Quand vous dites interdiction d’importation et d’utilisation de véhicules de plus de 13 ans d’âges, la compréhension ne souffre d’aucunes ambiguïtés, mais on se demande juste si c’est une décision à sens unique c’est-à-dire que les importateurs sont sommés à ne plus importer de véhicules de plus de 13 ans à plus forte raison qu’ils soient mis en circulations, tandis que les véhicules de plus de 13 ans sont en circulation et d’autres sont déjà sur le sol guinéen et peuvent faire l’objet de vente-achat ? donc logiquement parlant il aurait été intéressant d’évoquer « interdiction d’importation et conditions d’utilisation de véhicules de plus de 13 ans d’âges en lieu et place d’interdiction d’importation et d’utilisation de véhicules de plus de 13 ans d’âges ».

Cette mesure se justifie certes par plusieurs faits :

Les émissions de gaz à effet de serres (pollution carbone)

Des perspectives de voir à la hausse les déclarations douanières au titre des véhicules moins âgés

Or l’âge d’un véhicule peut ne pas poser problème s’il est entretenu et respecte tous les points clés de la visite technique d’une part mais d’autre part on interdit aux uns d’importer tandis que dans la circulation il en existe des véhicules de plus de 13 ans en circulation et en vente sur le territoire national.

Il faut que l’Etat s’inscrive dans un élan de deux poids-deux mesures, tous et toutes doivent être sanctionnés par la finalité recherchée par cette décision administrative à défaut c’est de revoir sa formulation.

Pour des décisions relatives à la COVID 19 vous voyez le conseil scientifique et les spécialistes des structures sanitaires produisent un document d’orientation qui est soumis à qui de droit avant prises d’actes, c’est ce raisonnement pur et logique qui doit prévaloir.
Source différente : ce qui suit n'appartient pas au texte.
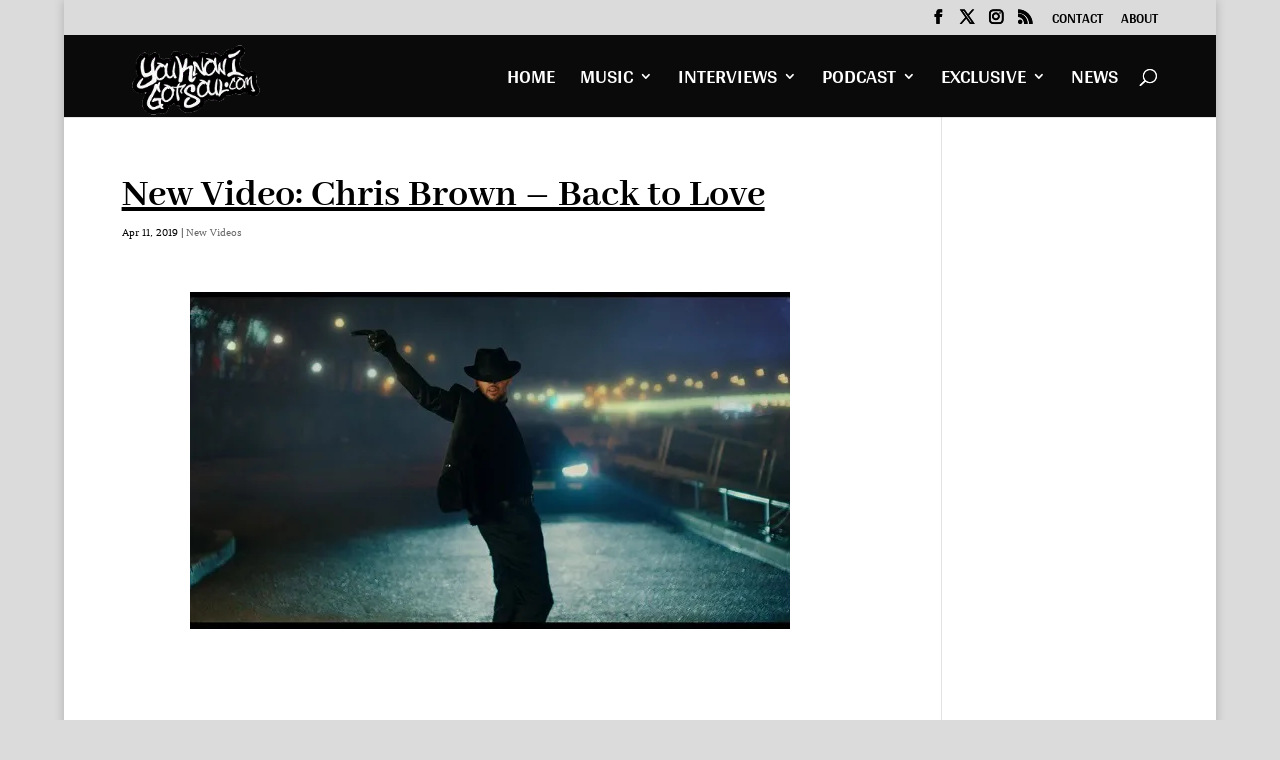

--- FILE ---
content_type: text/html; charset=utf-8
request_url: https://www.google.com/recaptcha/api2/aframe
body_size: 265
content:
<!DOCTYPE HTML><html><head><meta http-equiv="content-type" content="text/html; charset=UTF-8"></head><body><script nonce="NImPah75qoB2L_GsFvzlbw">/** Anti-fraud and anti-abuse applications only. See google.com/recaptcha */ try{var clients={'sodar':'https://pagead2.googlesyndication.com/pagead/sodar?'};window.addEventListener("message",function(a){try{if(a.source===window.parent){var b=JSON.parse(a.data);var c=clients[b['id']];if(c){var d=document.createElement('img');d.src=c+b['params']+'&rc='+(localStorage.getItem("rc::a")?sessionStorage.getItem("rc::b"):"");window.document.body.appendChild(d);sessionStorage.setItem("rc::e",parseInt(sessionStorage.getItem("rc::e")||0)+1);localStorage.setItem("rc::h",'1768806884338');}}}catch(b){}});window.parent.postMessage("_grecaptcha_ready", "*");}catch(b){}</script></body></html>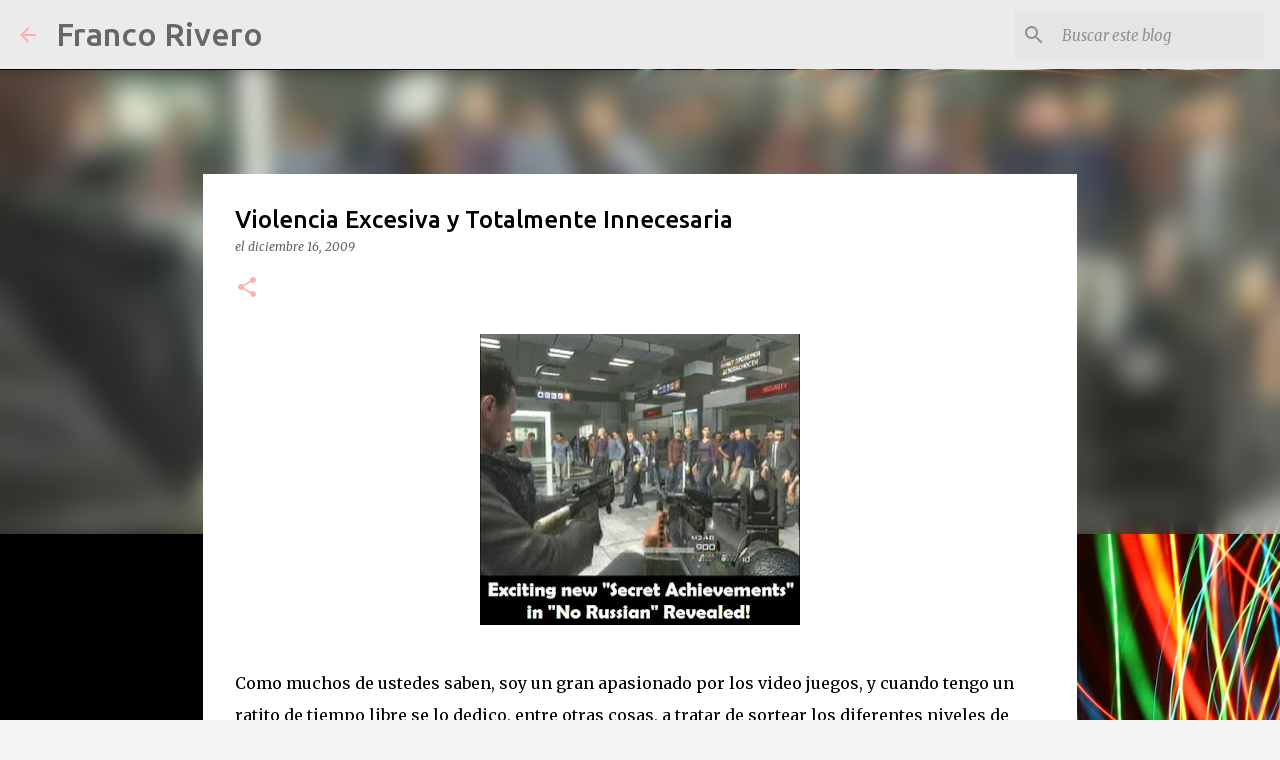

--- FILE ---
content_type: text/html; charset=utf-8
request_url: https://www.google.com/recaptcha/api2/aframe
body_size: 267
content:
<!DOCTYPE HTML><html><head><meta http-equiv="content-type" content="text/html; charset=UTF-8"></head><body><script nonce="gdywJ9pE83nFGu0RfvNWow">/** Anti-fraud and anti-abuse applications only. See google.com/recaptcha */ try{var clients={'sodar':'https://pagead2.googlesyndication.com/pagead/sodar?'};window.addEventListener("message",function(a){try{if(a.source===window.parent){var b=JSON.parse(a.data);var c=clients[b['id']];if(c){var d=document.createElement('img');d.src=c+b['params']+'&rc='+(localStorage.getItem("rc::a")?sessionStorage.getItem("rc::b"):"");window.document.body.appendChild(d);sessionStorage.setItem("rc::e",parseInt(sessionStorage.getItem("rc::e")||0)+1);localStorage.setItem("rc::h",'1768567323414');}}}catch(b){}});window.parent.postMessage("_grecaptcha_ready", "*");}catch(b){}</script></body></html>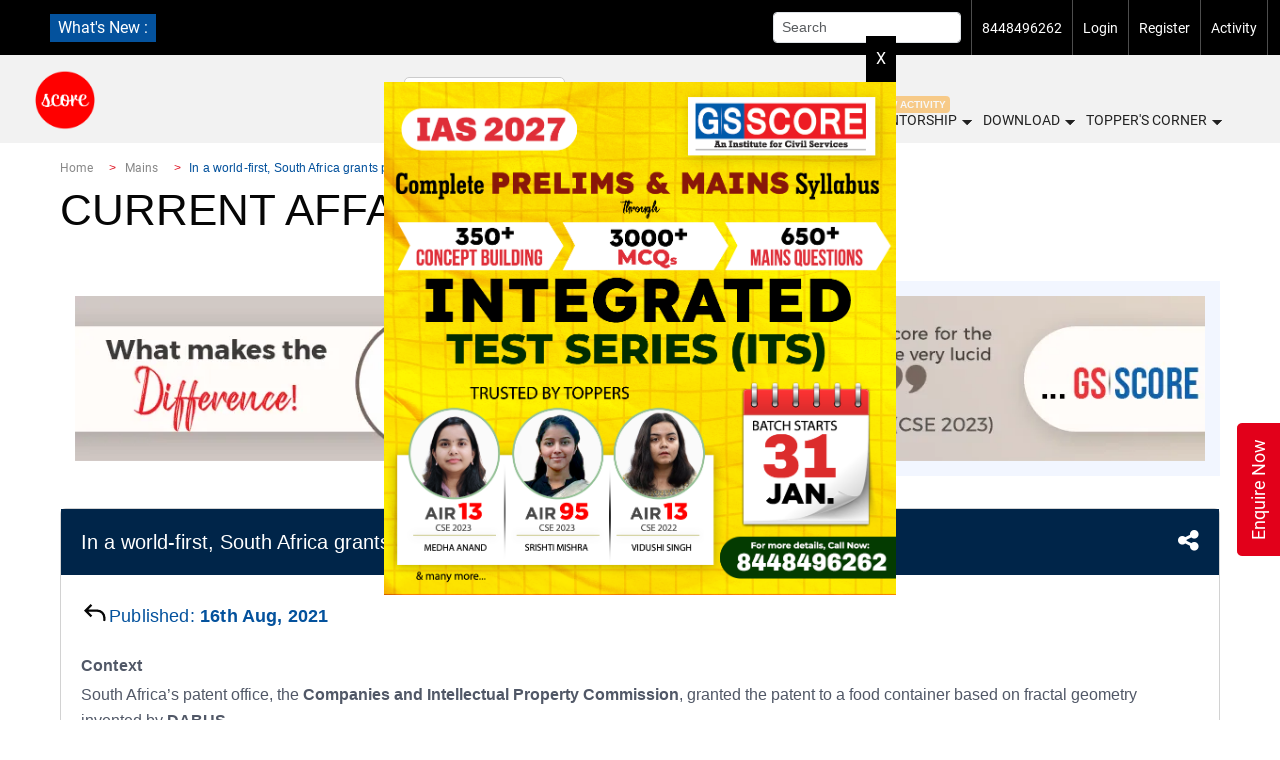

--- FILE ---
content_type: image/svg+xml
request_url: https://uploads.iasscore.in/assets/img/profileicon/support.svg
body_size: 462
content:
<svg width="22" height="22" viewBox="0 0 22 22" fill="none" xmlns="http://www.w3.org/2000/svg">
<circle cx="11" cy="10.7773" r="10" stroke="white"/>
<path d="M7.18939 7.39558C7.10701 7.65915 7.2539 7.9396 7.51746 8.02198C7.78103 8.10436 8.06148 7.95748 8.14386 7.69391L7.18939 7.39558ZM14.2904 7.54438L14.7836 7.46219L14.2904 7.54438ZM10.0833 13.9615C10.0833 14.2377 10.3072 14.4615 10.5833 14.4615C10.8594 14.4615 11.0833 14.2377 11.0833 13.9615H10.0833ZM8.14386 7.69391C8.42533 6.79337 8.89893 6.21446 9.43189 5.87123C9.96873 5.5255 10.5976 5.3985 11.2187 5.4582C12.4881 5.58024 13.6019 6.45469 13.7972 7.62657L14.7836 7.46219C14.497 5.74253 12.9239 4.61752 11.3144 4.46279C10.496 4.38412 9.63746 4.54942 8.89045 5.03049C8.13956 5.51407 7.53293 6.29647 7.18939 7.39558L8.14386 7.69391ZM13.7972 7.62657C13.8829 8.14081 13.7542 8.47193 13.511 8.77056C13.2326 9.1123 12.8263 9.39146 12.3001 9.79323C11.8003 10.1748 11.2371 10.6396 10.8057 11.3038C10.3676 11.9783 10.0833 12.8292 10.0833 13.9615H11.0833C11.0833 13.0105 11.3179 12.351 11.6443 11.8485C11.9775 11.3355 12.4244 10.9565 12.907 10.588C13.3631 10.2397 13.9113 9.86257 14.2864 9.40209C14.6965 8.8985 14.9201 8.28153 14.7836 7.46219L13.7972 7.62657Z" fill="white"/>
<circle cx="10.5832" cy="16.4619" r="0.416667" fill="white"/>
</svg>


--- FILE ---
content_type: image/svg+xml
request_url: https://iasscore.in/assets/social-icons/instagram.svg
body_size: 2960
content:
<svg width="21" height="20" viewBox="0 0 21 20" fill="none" xmlns="http://www.w3.org/2000/svg">
<path d="M11.5281 0C12.6531 0.003 13.2241 0.009 13.7171 0.023L13.9111 0.03C14.1351 0.038 14.3561 0.0479999 14.6231 0.0599999C15.6871 0.11 16.4131 0.278 17.0501 0.525C17.7101 0.779 18.2661 1.123 18.8221 1.678C19.3306 2.1779 19.724 2.78259 19.9751 3.45C20.2221 4.087 20.3901 4.813 20.4401 5.878C20.4521 6.144 20.4621 6.365 20.4701 6.59L20.4761 6.784C20.4911 7.276 20.4971 7.847 20.4991 8.972L20.5001 9.718V11.028C20.5025 11.7574 20.4949 12.4868 20.4771 13.216L20.4711 13.41C20.4631 13.635 20.4531 13.856 20.4411 14.122C20.3911 15.187 20.2211 15.912 19.9751 16.55C19.7248 17.2178 19.3312 17.8226 18.8221 18.322C18.3221 18.8303 17.7174 19.2238 17.0501 19.475C16.4131 19.722 15.6871 19.89 14.6231 19.94C14.3858 19.9512 14.1485 19.9612 13.9111 19.97L13.7171 19.976C13.2241 19.99 12.6531 19.997 11.5281 19.999L10.7821 20H9.47309C8.74335 20.0025 8.01361 19.9949 7.28409 19.977L7.09009 19.971C6.8527 19.962 6.61536 19.9517 6.37809 19.94C5.31409 19.89 4.58809 19.722 3.95009 19.475C3.28276 19.2244 2.67831 18.8308 2.17909 18.322C1.67013 17.8223 1.27631 17.2176 1.02509 16.55C0.778089 15.913 0.610089 15.187 0.560089 14.122C0.548947 13.8847 0.538947 13.6474 0.530089 13.41L0.525089 13.216C0.506661 12.4868 0.498327 11.7574 0.500089 11.028V8.972C0.497298 8.2426 0.504632 7.5132 0.522089 6.784L0.529089 6.59C0.537089 6.365 0.547089 6.144 0.559089 5.878C0.609089 4.813 0.777089 4.088 1.02409 3.45C1.2752 2.7819 1.66981 2.17702 2.18009 1.678C2.67918 1.16947 3.28323 0.775987 3.95009 0.525C4.58809 0.278 5.31309 0.11 6.37809 0.0599999C6.64409 0.0479999 6.86609 0.038 7.09009 0.03L7.28409 0.0239999C8.01328 0.00623271 8.74268 -0.0014347 9.47209 0.000999928L11.5281 0ZM10.5001 5C9.17401 5 7.90224 5.52678 6.96455 6.46447C6.02687 7.40215 5.50009 8.67392 5.50009 10C5.50009 11.3261 6.02687 12.5979 6.96455 13.5355C7.90224 14.4732 9.17401 15 10.5001 15C11.8262 15 13.0979 14.4732 14.0356 13.5355C14.9733 12.5979 15.5001 11.3261 15.5001 10C15.5001 8.67392 14.9733 7.40215 14.0356 6.46447C13.0979 5.52678 11.8262 5 10.5001 5ZM10.5001 7C10.8941 6.99993 11.2842 7.07747 11.6482 7.22817C12.0122 7.37887 12.3429 7.5998 12.6216 7.87833C12.9002 8.15686 13.1212 8.48754 13.272 8.85149C13.4229 9.21544 13.5005 9.60553 13.5006 9.9995C13.5007 10.3935 13.4231 10.7836 13.2724 11.1476C13.1217 11.5116 12.9008 11.8423 12.6223 12.121C12.3437 12.3996 12.0131 12.6206 11.6491 12.7714C11.2851 12.9223 10.8951 12.9999 10.5011 13C9.70544 13 8.94238 12.6839 8.37977 12.1213C7.81716 11.5587 7.50109 10.7956 7.50109 10C7.50109 9.20435 7.81716 8.44129 8.37977 7.87868C8.94238 7.31607 9.70544 7 10.5011 7M15.7511 3.5C15.4196 3.5 15.1016 3.6317 14.8672 3.86612C14.6328 4.10054 14.5011 4.41848 14.5011 4.75C14.5011 5.08152 14.6328 5.39946 14.8672 5.63388C15.1016 5.8683 15.4196 6 15.7511 6C16.0826 6 16.4006 5.8683 16.635 5.63388C16.8694 5.39946 17.0011 5.08152 17.0011 4.75C17.0011 4.41848 16.8694 4.10054 16.635 3.86612C16.4006 3.6317 16.0826 3.5 15.7511 3.5Z" fill="white"/>
</svg>
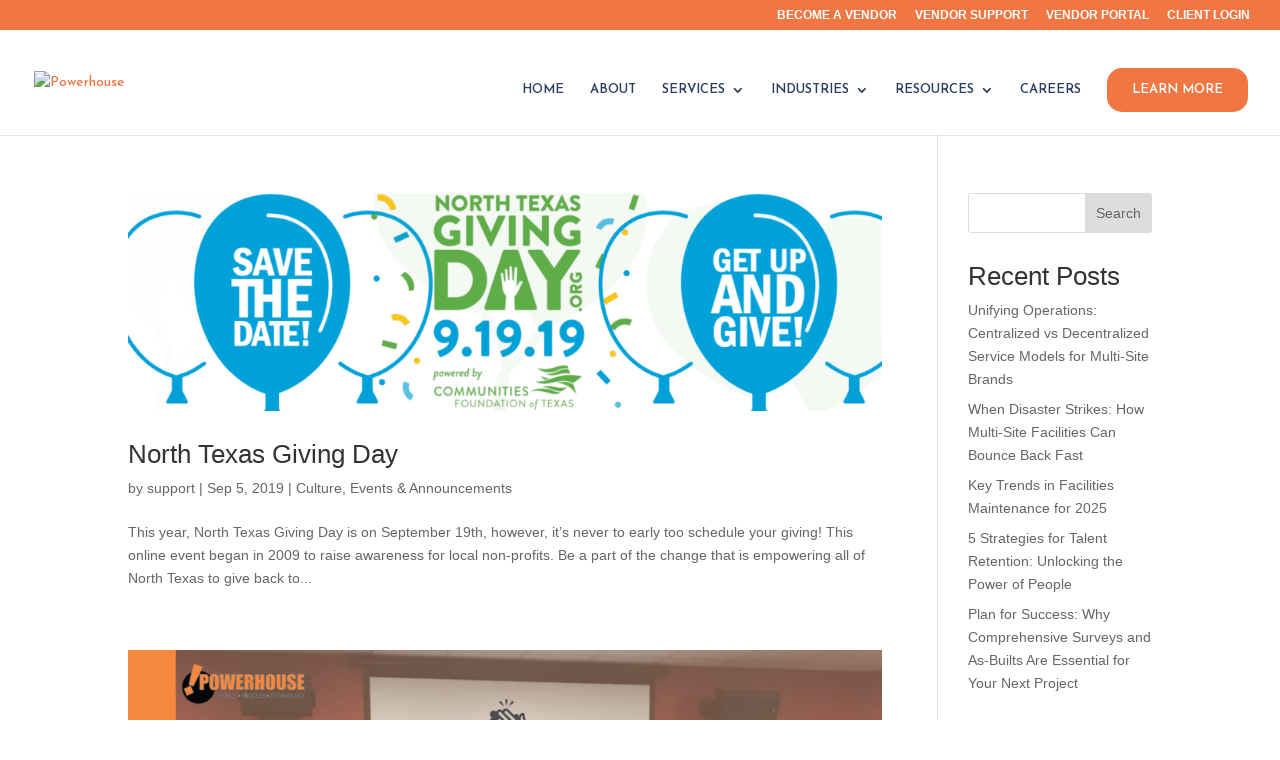

--- FILE ---
content_type: text/css
request_url: https://www.powerhousenow.com/wp-content/themes/powerhouse-child/style.css?ver=4.25.1
body_size: -286
content:
/*
Theme Name:     Powerhouse Custom Theme
Theme URI:      
Description:    Divi child theme.
Author:         White Pants Agency
Author URI:     
Template:       Divi
Version:        0.1.0
*/
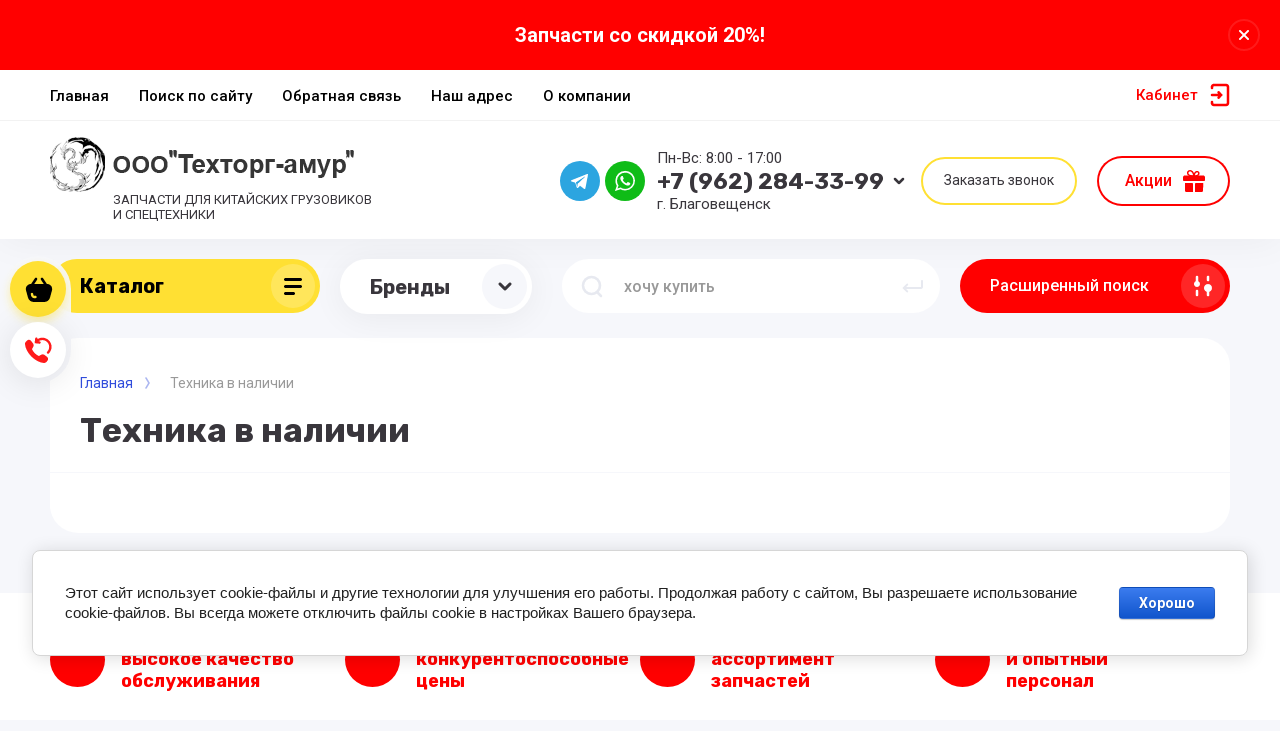

--- FILE ---
content_type: text/javascript
request_url: https://counter.megagroup.ru/40e224b6c9c223e7ba1ab0cf1c2f24f0.js?r=&s=1280*720*24&u=https%3A%2F%2Ftehtorg-amur.ru%2Fmagazin%2Ffolder%2F820828601&t=%D0%A2%D0%B5%D1%85%D0%BD%D0%B8%D0%BA%D0%B0%20%D0%B2%20%D0%BD%D0%B0%D0%BB%D0%B8%D1%87%D0%B8%D0%B8&fv=0,0&en=1&rld=0&fr=0&callback=_sntnl1769525918266&1769525918266
body_size: 87
content:
//:1
_sntnl1769525918266({date:"Tue, 27 Jan 2026 14:58:38 GMT", res:"1"})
A ce titre sachez que l’analyse globale des actes administratifs se fait préalablement par une institution qui n’existe pas en Guinée appelé « le Conseil d’Etat » qui donne son avis consultatif sur les décrets d’Etat, les ordonnances, les actes administratifs et jugent leur conformité et adéquation avec les libertés publiques et individuelles et les textes et règlements en vigueur, sanctionne et juge l’administration pour des actes contraires à ceux établis. Il me plairait de développer avec vous, une prochaine fois l’intérêt fondé et la nécessité d’implémenter un tel outil au sein des institutions administratives et politiques en vigueur en Guinée et vous dressez bien entendu, les contours et les effets immédiats en termes de transformation positive sur le fonctionnement, l’organisation de l’ensemble des services publics et des organismes bénéficiant du concours financiers de l’Etat.